[<prev] [next>] [day] [month] [year] [list]
Message-ID: <55409696.8010209@yandex-team.ru>
Date: Wed, 29 Apr 2015 11:30:14 +0300
From: Konstantin Khlebnikov <khlebnikov@...dex-team.ru>
To: "songxiumiao@...pur.com" <songxiumiao@...pur.com>,
Rob Herring <robherring2@...il.com>
CC: Grant Likely <grant.likely@...aro.org>,
"devicetree@...r.kernel.org" <devicetree@...r.kernel.org>,
Rob Herring <robh+dt@...nel.org>,
"linux-kernel@...r.kernel.org" <linux-kernel@...r.kernel.org>,
"sparclinux@...r.kernel.org" <sparclinux@...r.kernel.org>,
"linux-mm@...ck.org" <linux-mm@...ck.org>,
linuxppc-dev <linuxppc-dev@...ts.ozlabs.org>,
yanxiaofeng <yanxiaofeng@...pur.com>, x86@...nel.org,
linux-metag@...r.kernel.org
Subject: Re: [PATCH] of: return NUMA_NO_NODE from fallback of_node_to_nid()
+x86@...nel.org
+linux-metag@...r.kernel.org
here is proposed fix:
https://www.mail-archive.com/linux-kernel@vger.kernel.org/msg864009.html
It returns NUMA_NO_NODE from both static-inline (CONFIG_OF=n) and weak
version of of_node_to_nid(). This change might affect few arches which
whave CONFIG_OF=y but doesn't implement of_node_to_nid() (i.e. depends
on default behavior of weak function). It seems this is only metag.
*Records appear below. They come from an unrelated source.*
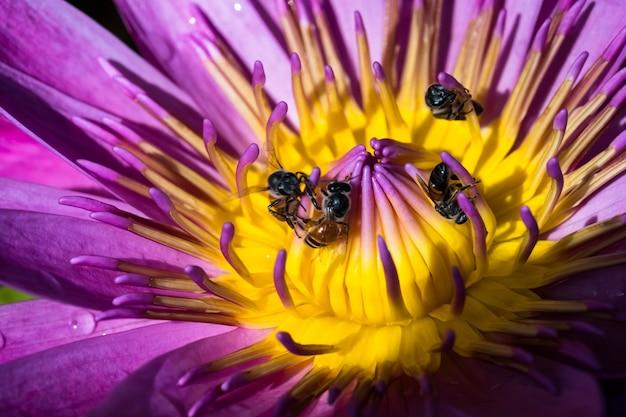 Lotusblume und biene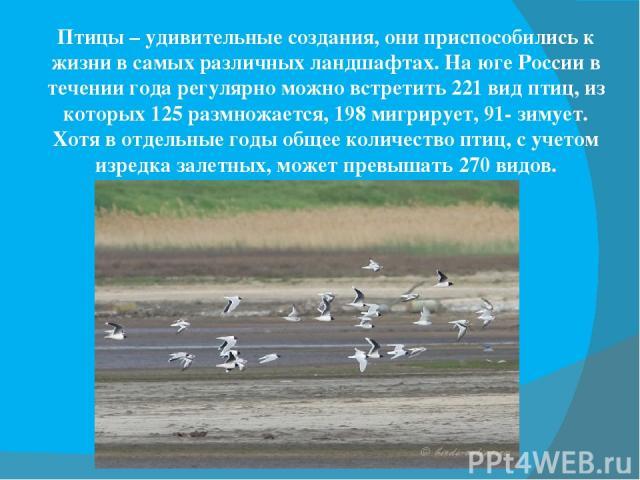 Птицы – удивительные создания, они приспособились к жизни в самых различных ландшафтах. На юге России в течении года регулярно можно встретить 221 вид птиц, из которых 125 размножается, 198 мигрирует, 91- зимует. Хотя в отдельные годы общее количест…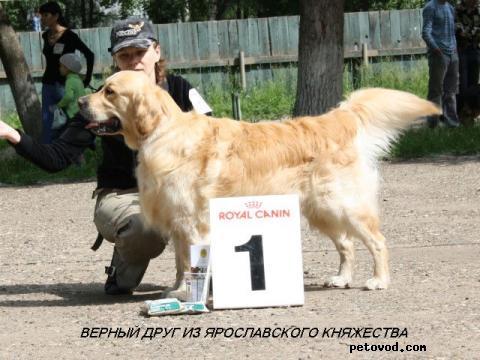 Продаю: Золотистого ретривера щенков фото4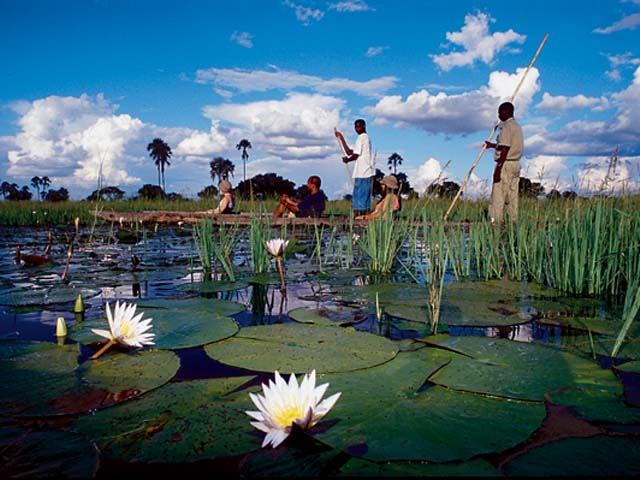 African safari in the Okavango delta.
From mm/ point of view returning NUMA_NO_NODE is a right choice when
code have no idea which numa node should be used -- memory allocation
functions choose current numa node (but they might use any).
On 29.04.2015 04:11, songxiumiao@...pur.com wrote:
> When we test the cpu and memory hotplug feature in the server with x86
> architecture and kernel4.0-rc4,we met the similar problem.
>
> The situation is that when memory in node0 is offline,the system is down
> during booting.
>
> Following is the bug information:
> [ 0.335176] BUG: unable to handle kernel paging request at
> 0000000000001b08
> [ 0.342164] IP: [<ffffffff81182587>] __alloc_pages_nodemask+0xb7/0x940
> [ 0.348706] PGD 0
> [ 0.350735] Oops: 0000 [#1] SMP
> [ 0.353993] Modules linked in:
> [ 0.357063] CPU: 0 PID: 1 Comm: swapper/0 Not tainted 4.0.0-rc4 #1
> [ 0.363232] Hardware name: Inspur TS860/TS860, BIOS TS860_2.0.0
> 2015/03/24
> [ 0.370095] task: ffff88085b1e0000 ti: ffff88085b1e8000 task.ti:
> ffff88085b1e8000
> [ 0.377564] RIP: 0010:[<ffffffff81182587>] [<ffffffff81182587>]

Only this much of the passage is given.